7 thoughts on “Can Low-Fat Be Salvaged? – Updated WHI Dietary Modification Trial Results”

  1. The authors refuse to accept the results of their own long term study, i.e., no benefit and possible harm from substituting carbohydrate for fat. Encouraging 6 servings of grains per day and only 5 servings per day of fruits/vegetables is ridiculous. Too bad there was not an arm of the study that eliminated grains entirely and instead instructed 9 servings per day of non-starchy vegetables. That would have provided great information.

    • Multiple testings can reveal strange things that are nor true. Hence, post hoc subgroup analyses are a tricky business. I’m pretty skeptic. Why should only women without hypertension benefit from a certain diet? I’m having a hard time putting it all together.

  2. Very interesting, I look forward to read the paper myself. In the 2006 they did post hoc analyses of adherence, do they stratify by this here?

    If I remember correctly, the PUFA:SFA ratio changed little, so WHI was not a test of the later dietary guidelines.
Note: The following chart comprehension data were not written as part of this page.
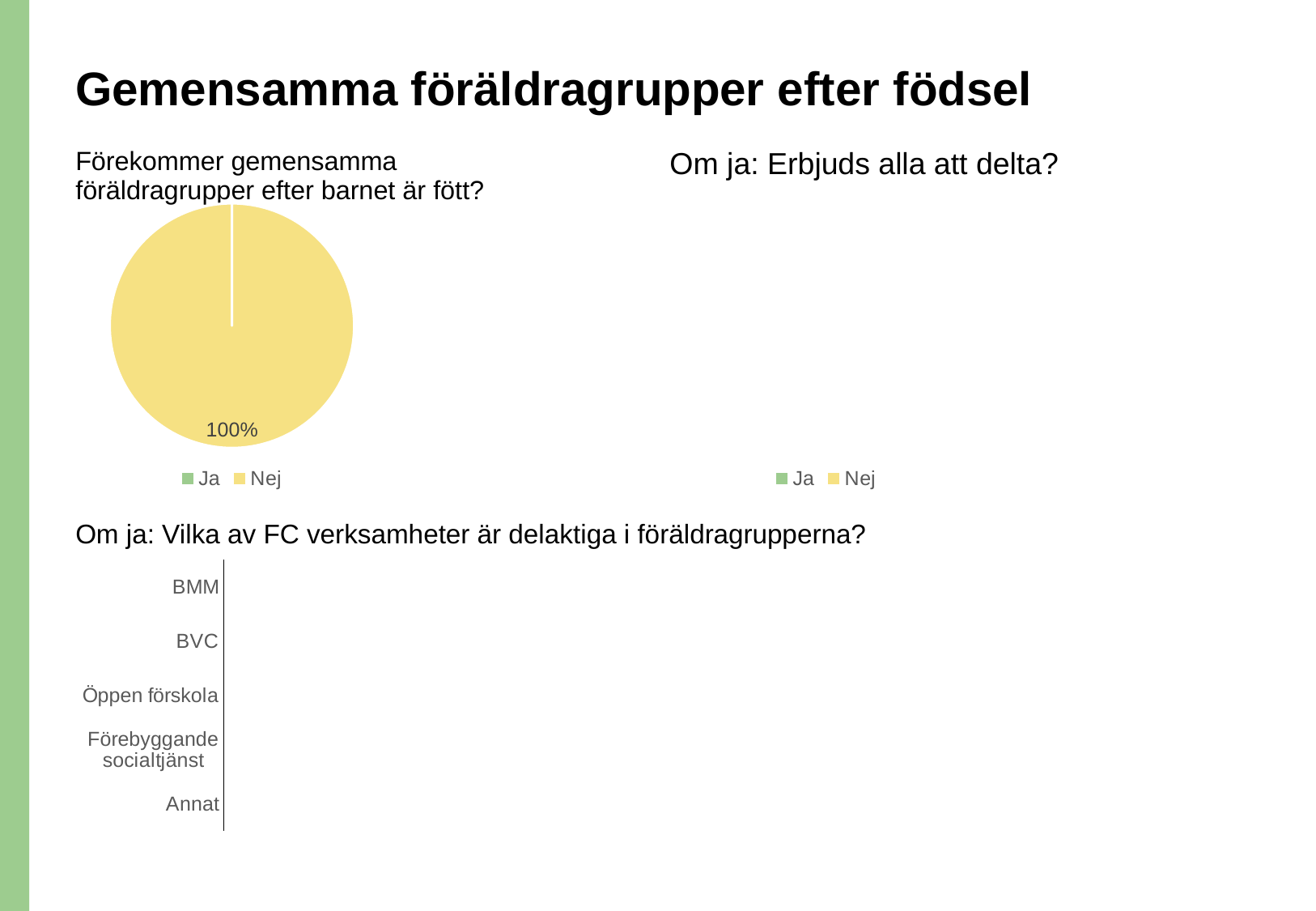
In the chart titled "Förekommer gemensamma föräldragrupper efter barnet är fött?", what kind of chart is shown? Pie chart In the chart titled "Om ja: Erbjuds alla att delta?", what are the legend entries? Ja, Nej In the chart titled "Förekommer gemensamma föräldragrupper efter barnet är fött?", which category makes up the whole pie? Nej In the chart titled "Förekommer gemensamma föräldragrupper efter barnet är fött?", what colour represents Nej? Yellow In the chart titled "Förekommer gemensamma föräldragrupper efter barnet är fött?", what share of the pie is Nej? 100% In the chart titled "Om ja: Vilka av FC verksamheter är delaktiga i föräldragrupperna?", how many categories are listed on the axis? 5 In the chart titled "Om ja: Erbjuds alla att delta?", how many entries does the legend list? 2 In the chart titled "Förekommer gemensamma föräldragrupper efter barnet är fött?", how many entries does the legend list? 2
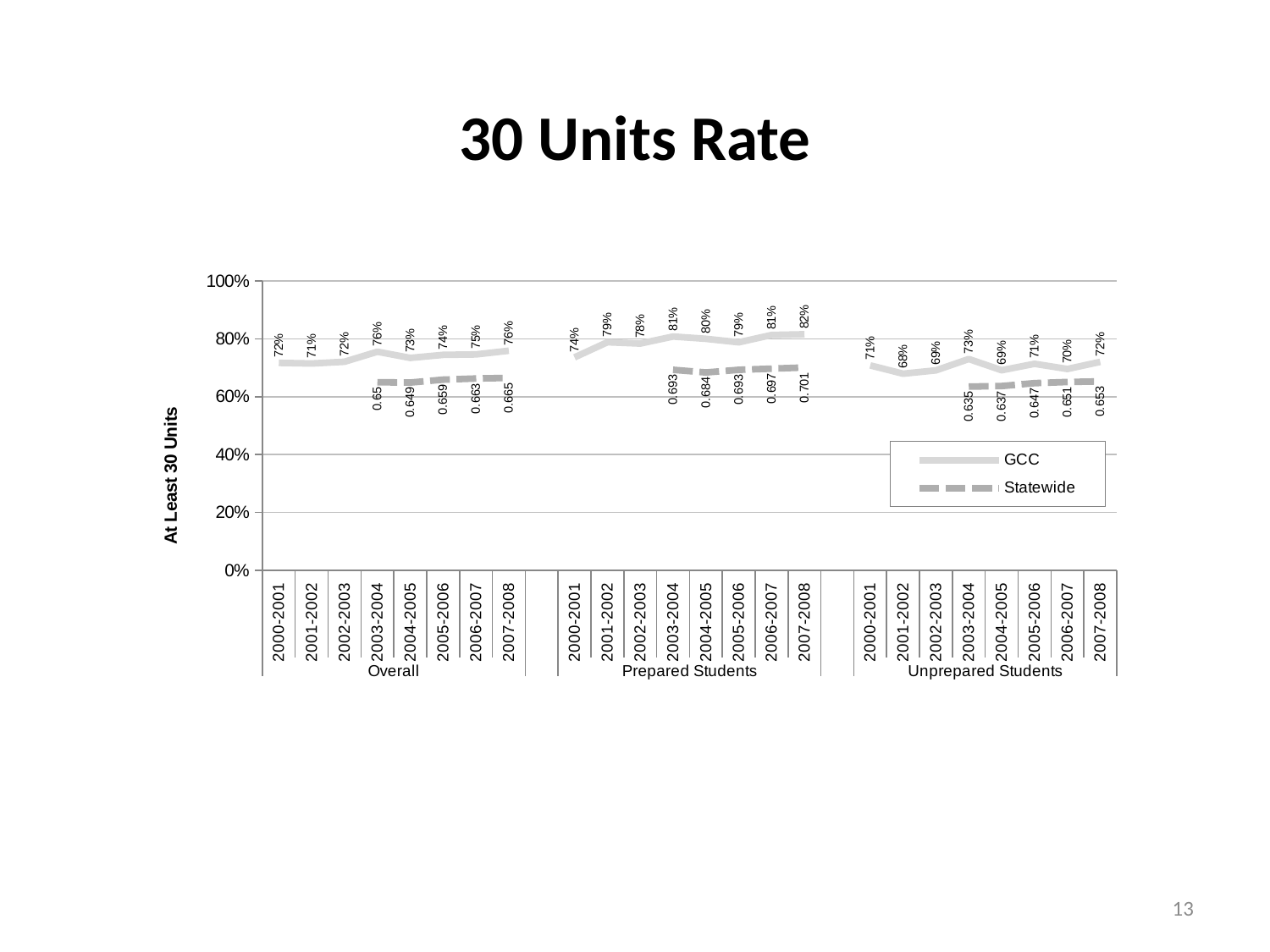
Which is larger, the GCC value for Overall in 2003-2004 or in 2004-2005? 2003-2004 What is the GCC value for Prepared Students in 2007-2008? 82% Which year has the lowest GCC value for Prepared Students? 2000-2001 What is the Statewide value for Prepared Students in 2004-2005? 0.684 How many series does the legend list? 2 What kind of chart is shown on the slide? Line chart What is the Statewide value for Unprepared Students in 2003-2004? 0.635 What is the label of the y axis? At Least 30 Units Which year has the highest GCC value for Unprepared Students? 2003-2004 What is the difference between the GCC values for Prepared Students and Unprepared Students in 2007-2008? 10% How many student groups are shown along the x axis? 3 What is the GCC value for Overall in 2001-2002? 71%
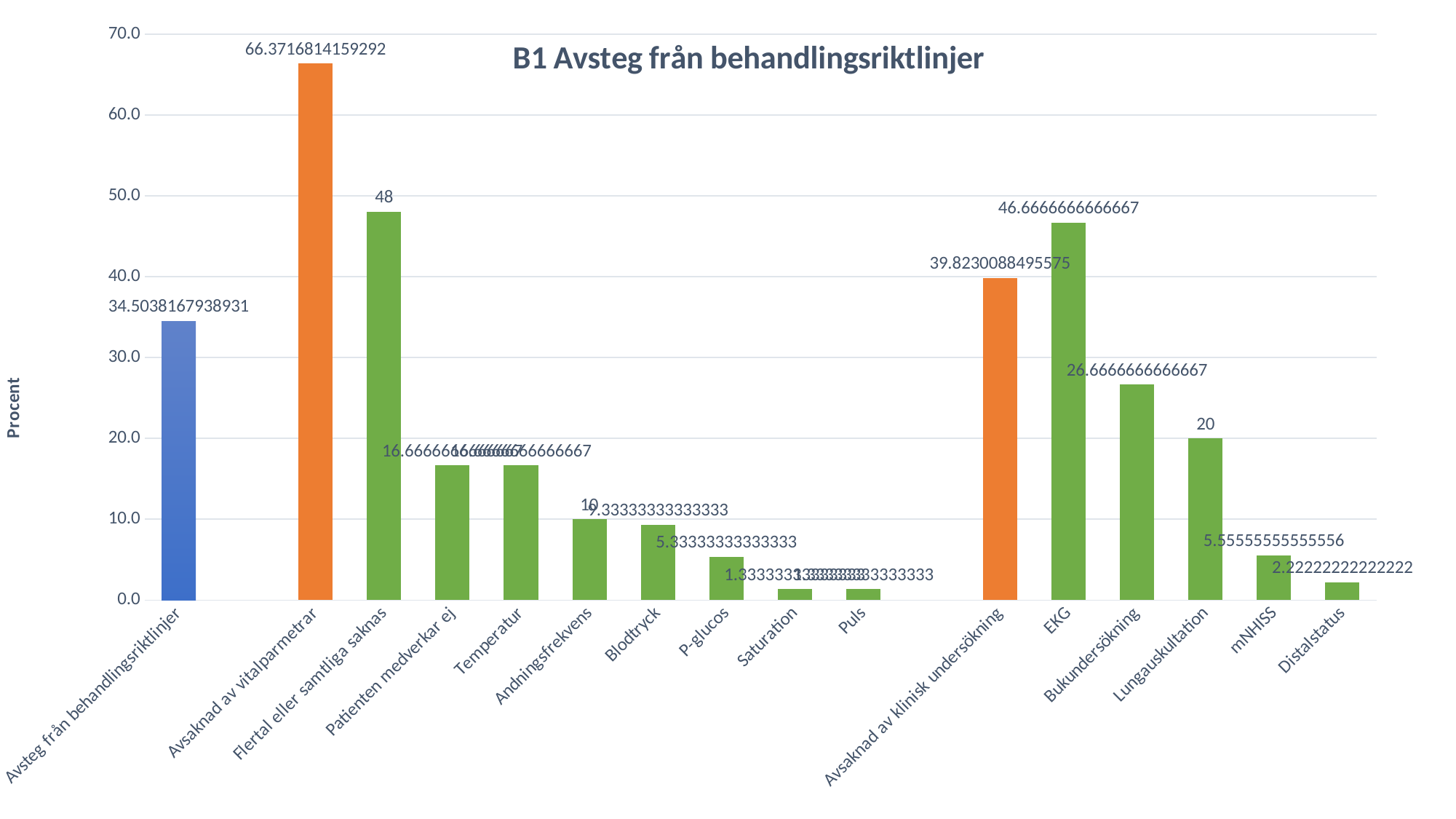
What kind of chart is shown on the slide? bar chart What is the label of the y axis? Procent What is the value for Avsaknad av vitalparmetrar? 66.3716814159292 Which is larger, the value for Flertal eller samtliga saknas or the value for EKG? Flertal eller samtliga saknas What is the value for EKG? 46.6666666666667 How many categories are shown on the x axis? 16 What is the difference between the values for Flertal eller samtliga saknas and Lungauskultation? 28 What is the value for Distalstatus? 2.22222222222222 What is the value for Avsaknad av klinisk undersökning? 39.8230088495575 Which category has the highest value? Avsaknad av vitalparmetrar What is the value for Lungauskultation? 20 Is the value for Patienten medverkar ej greater or less than 20? less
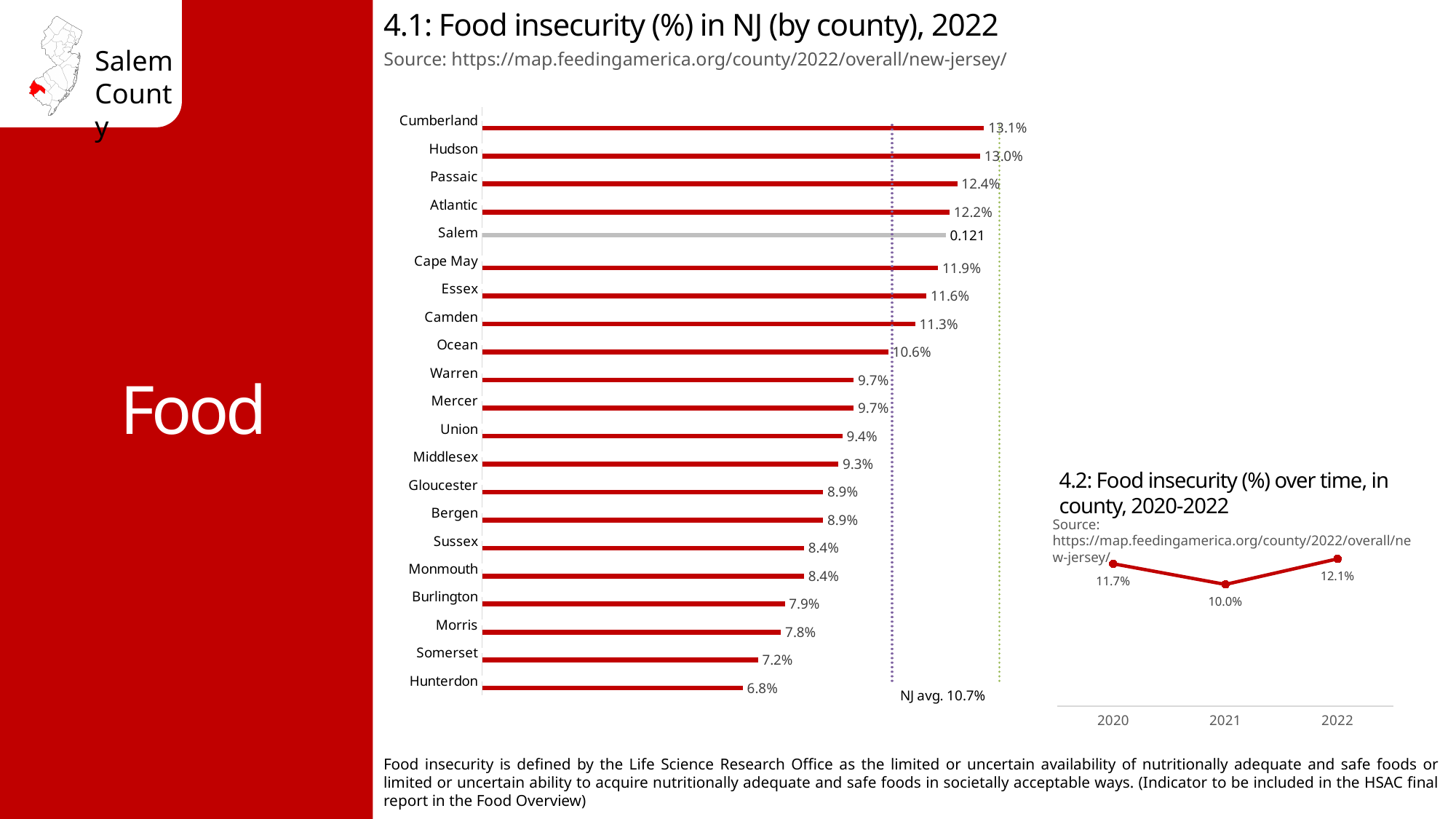
In chart 4.1, how many counties are plotted? 21 In chart 4.1, which county has the lowest food insecurity rate? Hunterdon In chart 4.1 (Food insecurity in NJ by county, 2022), what is the value for Cumberland? 13.1% In chart 4.2, how does the value change from 2020 to 2022? It falls from 2020 to 2021, then rises in 2022 In chart 4.1, what NJ average value is marked on the chart? NJ avg. 10.7% In chart 4.1, which county has the highest food insecurity rate? Cumberland What kind of chart is chart 4.1? Bar chart In chart 4.2 (Food insecurity over time, 2020-2022), what is the value for 2021? 10.0% In chart 4.1, what data label is shown for Salem? 0.121 In chart 4.2, what is the difference between the 2022 and 2021 values? 2.1 percentage points In chart 4.1, what is the difference between the values for Cumberland and Hunterdon? 6.3 percentage points In chart 4.1, which has the higher value, Passaic or Atlantic? Passaic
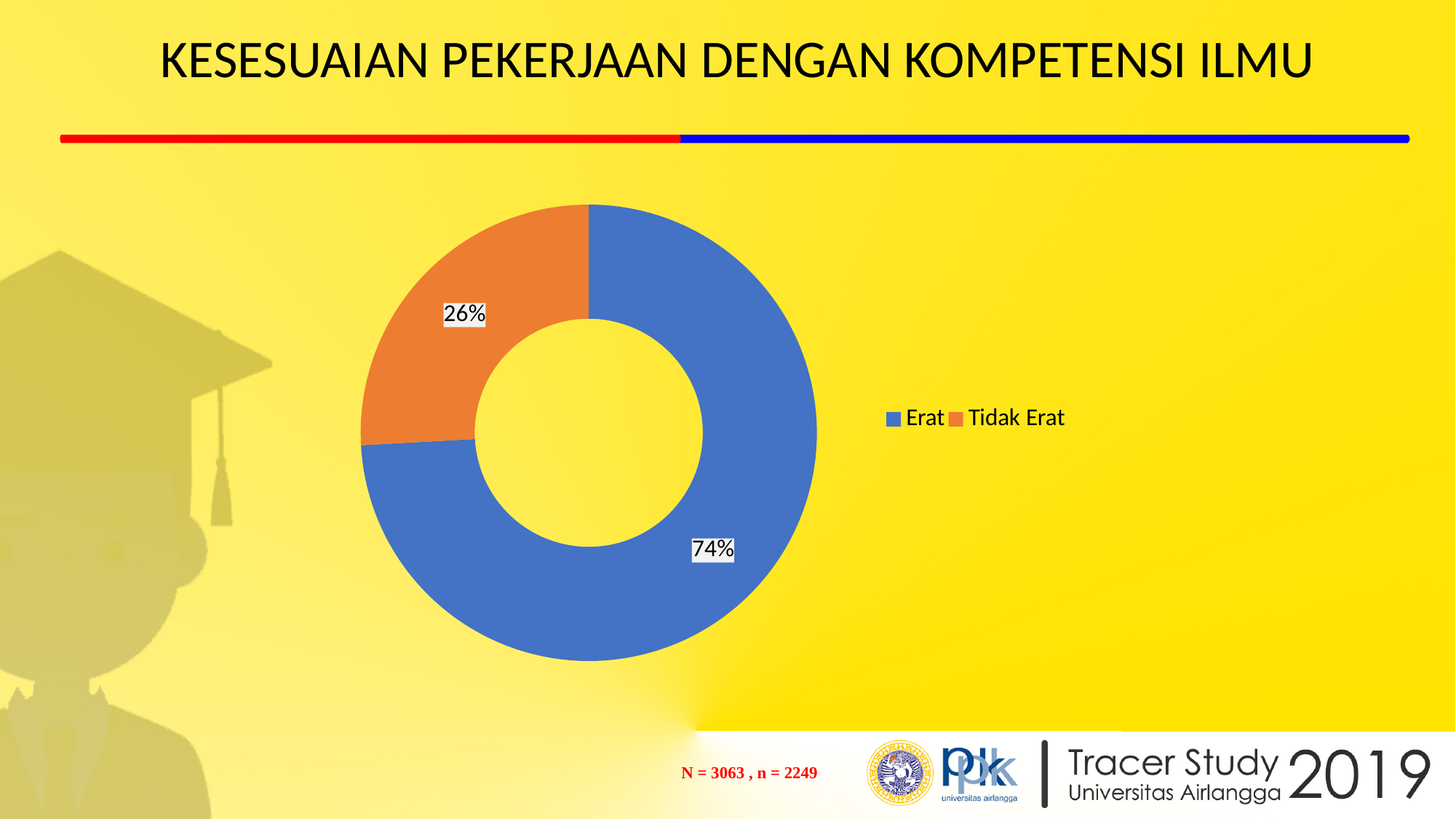
What is the total of the two percentages shown on the chart? 100% How many categories does the chart show? 2 What is the difference in percentage points between the Erat and Tidak Erat slices? 48 What colour is the Tidak Erat slice? Orange Which is larger, the Erat slice or the Tidak Erat slice? Erat How many entries does the legend list? 2 What is the title of the slide? KESESUAIAN PEKERJAAN DENGAN KOMPETENSI ILMU What kind of chart is shown on the slide? Doughnut (pie) chart What percentage of the chart is labelled Erat? 74% Which category has the smallest share of the chart? Tidak Erat What percentage of the chart is labelled Tidak Erat? 26% Which category has the largest share of the chart? Erat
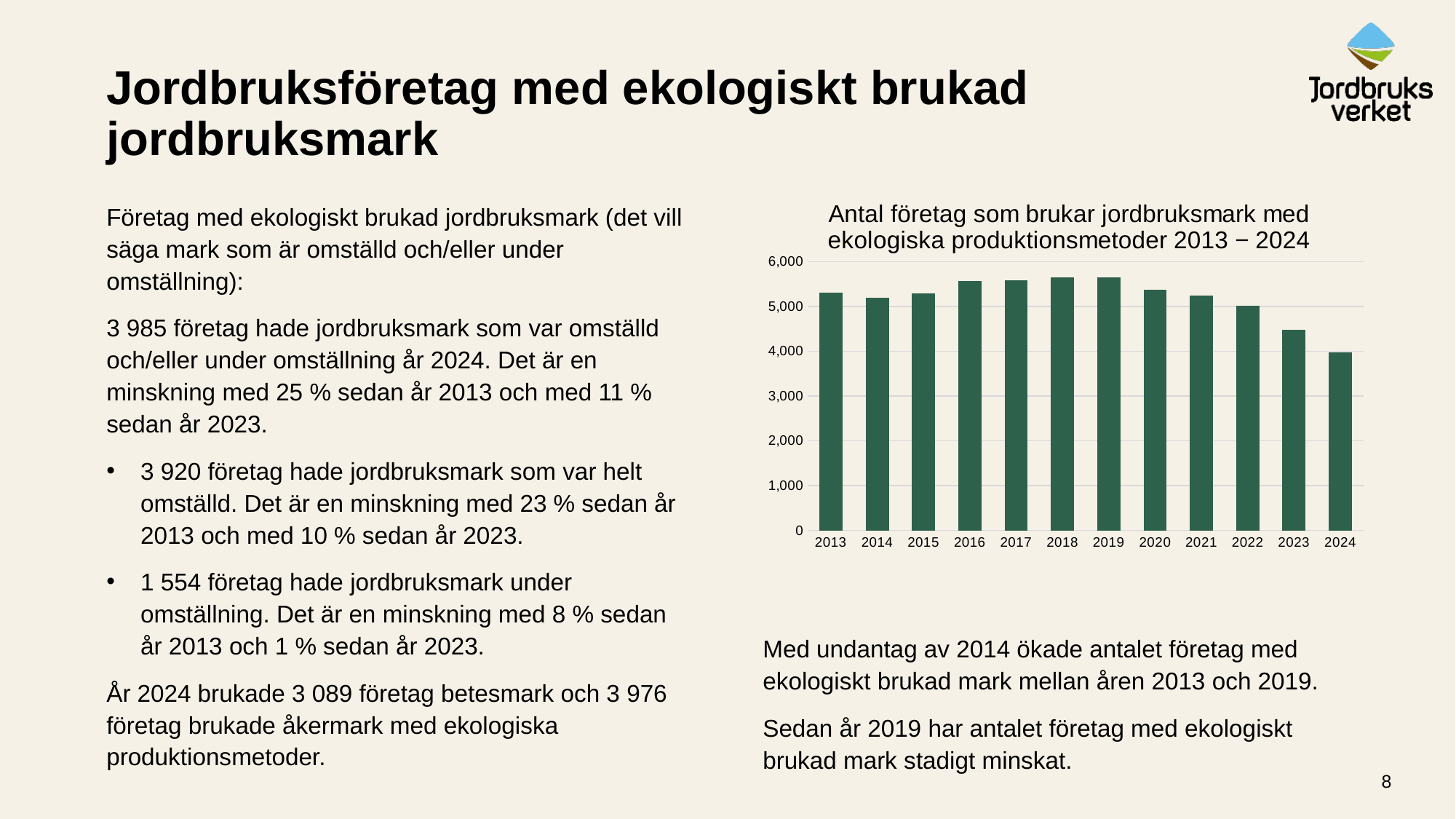
Is the value for 2018 greater or less than 5,000? greater Is the value for 2023 greater or less than 5,000? less Is the value for 2014 greater or less than 5,000? greater Which year has the larger value, 2014 or 2016? 2016 Which year has the lowest value in the chart? 2024 What is the title of the chart? Antal företag som brukar jordbruksmark med ekologiska produktionsmetoder 2013 − 2024 Do the values rise or fall from 2019 to 2024? fall How many years are shown on the x axis of the chart? 12 Which year has the larger value, 2013 or 2024? 2013 What kind of chart is shown on the slide? Bar chart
  3. I started a low carb / keto diet 60 days ago. Instead of taking Statins in Jan 17 I started an exercise plan running 100KM per month to try and lower my weight and see if it helped.. (Im 182cm male in fifties)

    ………Month: 01/17…06/17…09/17
    …….Weight :80KG…76KG…73KG
    .Cholesterol :259……243……273
    …………HDL:. 48…….66 …….70
    Triglycerides: 87…….79. ……78
    …LDL (calc): 193……162…..187

    I feel fine. My doctor is insisting that if my LDL goes back above 190 I have to take statinse. My sense is he is working to a chart thats says > 190 LDL = must take statins probably provided by a drug company. Some information on the internet suggests that my high HDL and relatively low Triglycerides would not make me a risk but I dont know what testing to ask for to prove that. Its clear where i live that “ordinary” doctors have low consulting fees and targets for dispensing and he currently shows no interest in any approach other than statins forever. LDL-p testing is not available but they do have ApoB. Would ApoB tell me anything useful ? Is there a set of generally available tests that would help or disprove my position?

  4. It’s a nice informative post! But in my opinion, Low fat foods seem healthy at first, but they are not. In fact, they are loaded with sugars and other unhealthy ingredients and hence can lead to weight gain, and diseases.